- Consigne:
Dans l'extrait sur la radiation du docteur Aly, recopiez le passage commençant par « Le docteur Aly » et allant jusqu'à « ou aux urgences. », en remplaçant « patients » par « malades ».

- Extrait choisi:
^^^^
S'agissant de la prescription des somnifères qui lui est aussi reprochée, il dit avoir donné plusieurs cachets de stilnox (somnifère) à une patiente suicidaire qui n'avait plus d'estomac ni d'œsophage et qui les vomissait à chaque ingestion, dans l'espoir qu'elle puisse au moins en ingérer un.
Dans sa décision de radiation, la chambre reproche aussi au médecin un nombre d’actes anormalement élevé, comme avec une patiente de 62 ans vue 78 fois en un an, ou avec un malade cardiaque examiné 123 fois en un an, sans pourtant « bénéficier d’aucun suivi de fond de sa grave pathologie »
.
Nous avons contacté Chaib Salahdine, le patient du docteur Aly, il explique : "J'ai fait deux infarctus du myocarde à 47 ans alors que j'étais infirmier. Je travaillais beaucoup et fumais beaucoup. Je ne supportais pas le traitement du CHU, je voulais l'alléger tout en restant en contact avec mon cardiologue. Je me suis mis à faire du sport, j'ai diminué la cigarette, j'ai arrêté de manger gras et du coup, j'ai beaucoup maigri. Moralement, j'étais très mal. J'ai rencontré Monsieur Aly qui m'a prescrit des compléments alimentaires, ce qui m'a redonné du tonus. C'est vrai que je suis allé de nombreuses fois chez lui, car je n'allais pas bien, il n'est pas venu me chercher. Il était un soutien moral important, mais je ne ressortais pas forcément avec une ordonnance."
Le docteur Aly affirme travailler du matin au soir. Avec 2000 patients, il a la deuxième patientèle du Calvados. Sa disponibilité semble appréciée par les habitants qui peuvent être reçus sans rendez-vous.
Je n'arrive pas à comprendre que ce médecin soit radié. Cela va être un grand préjudice dans cette ville pour plusieurs milliers de patients. Je trouve cela aberrant au moment où l'on parle de désertification médicale. Un médecin est parti à la retraite il y a peu. Heureusement qu'il est là, il ne limite pas sa clientèle, son cabinet est plein tous les jours. Sans lui, on serait obligés d'aller à SOS médecins ou aux urgences.
^^^^
- Données enregistrées:
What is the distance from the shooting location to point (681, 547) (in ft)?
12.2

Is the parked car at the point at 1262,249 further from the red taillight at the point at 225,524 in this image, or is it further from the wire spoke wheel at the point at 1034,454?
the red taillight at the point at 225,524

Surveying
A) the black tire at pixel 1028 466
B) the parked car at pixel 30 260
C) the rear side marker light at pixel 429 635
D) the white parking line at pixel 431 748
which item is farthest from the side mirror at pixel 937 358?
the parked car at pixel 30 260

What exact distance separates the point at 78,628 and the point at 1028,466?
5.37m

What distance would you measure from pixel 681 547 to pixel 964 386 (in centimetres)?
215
^^^^
- Résultat:
Le docteur Aly affirme travailler du matin au soir. Avec 2000 malades, il a la deuxième patientèle du Calvados. Sa disponibilité semble appréciée par les habitants qui peuvent être reçus sans rendez-vous.
Je n'arrive pas à comprendre que ce médecin soit radié. Cela va être un grand préjudice dans cette ville pour plusieurs milliers de malades. Je trouve cela aberrant au moment où l'on parle de désertification médicale. Un médecin est parti à la retraite il y a peu. Heureusement qu'il est là, il ne limite pas sa clientèle, son cabinet est plein tous les jours. Sans lui, on serait obligés d'aller à SOS médecins ou aux urgences.